Getting Started#
Welcome to the NoisePy Colab Tutorial!
This tutorial will walk you through the basic steps of using NoisePy to compute ambient noise cross correlation functions.
First, we install the noisepy-seis package
# Uncomment and run this line if the environment doesn't have noisepy already installed:
# ! pip install noisepy-seis
Warning: NoisePy uses obspy as a core Python module to manipulate seismic data. Restart the runtime now for proper installation of obspy on Colab.

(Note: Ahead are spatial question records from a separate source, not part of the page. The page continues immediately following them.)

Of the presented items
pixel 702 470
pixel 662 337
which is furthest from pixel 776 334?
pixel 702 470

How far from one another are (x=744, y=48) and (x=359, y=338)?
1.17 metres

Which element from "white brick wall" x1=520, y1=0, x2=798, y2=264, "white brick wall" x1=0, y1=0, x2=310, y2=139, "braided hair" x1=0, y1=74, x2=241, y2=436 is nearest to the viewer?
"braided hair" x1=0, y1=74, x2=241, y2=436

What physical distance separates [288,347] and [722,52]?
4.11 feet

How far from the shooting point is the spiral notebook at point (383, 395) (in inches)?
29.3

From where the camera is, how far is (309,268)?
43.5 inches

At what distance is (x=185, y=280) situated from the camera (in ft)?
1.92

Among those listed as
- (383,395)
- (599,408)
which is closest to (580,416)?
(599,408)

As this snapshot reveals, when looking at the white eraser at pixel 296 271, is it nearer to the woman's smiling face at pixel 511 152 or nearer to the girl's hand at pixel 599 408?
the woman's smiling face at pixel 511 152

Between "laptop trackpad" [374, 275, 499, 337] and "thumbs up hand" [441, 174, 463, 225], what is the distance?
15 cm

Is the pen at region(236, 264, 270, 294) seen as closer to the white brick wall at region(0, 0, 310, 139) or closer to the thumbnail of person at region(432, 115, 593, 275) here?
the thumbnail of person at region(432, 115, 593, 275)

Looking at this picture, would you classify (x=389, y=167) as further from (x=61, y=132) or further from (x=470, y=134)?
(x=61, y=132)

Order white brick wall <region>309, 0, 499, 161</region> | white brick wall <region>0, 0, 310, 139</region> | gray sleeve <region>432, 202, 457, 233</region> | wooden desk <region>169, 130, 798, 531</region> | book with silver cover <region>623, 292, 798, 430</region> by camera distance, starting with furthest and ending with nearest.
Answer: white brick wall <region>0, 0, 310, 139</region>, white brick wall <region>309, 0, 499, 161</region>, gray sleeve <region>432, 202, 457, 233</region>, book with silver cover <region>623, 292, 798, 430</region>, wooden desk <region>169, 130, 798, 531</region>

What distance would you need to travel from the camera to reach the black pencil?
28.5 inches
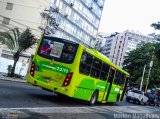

Then we import the basic modules
from noisepy.seis import download, cross_correlate, stack_cross_correlations, __version__
from noisepy.seis.io import plotting_modules
from noisepy.seis.io.asdfstore import ASDFRawDataStore, ASDFCCStore, ASDFStackStore
from noisepy.seis.io.datatypes import CCMethod, ConfigParameters, FreqNorm, RmResp, TimeNorm
from datetime import datetime, timezone
from datetimerange import DateTimeRange
import os
import shutil
print(f"Using NoisePy version {__version__}")
path = os.path.join(".", "get_started_data")
os.makedirs(path,exist_ok=True)
raw_data_path = os.path.join(path, "RAW_DATA")
cc_data_path = os.path.join(path, "CCF")
stack_data_path = os.path.join(path, "STACK")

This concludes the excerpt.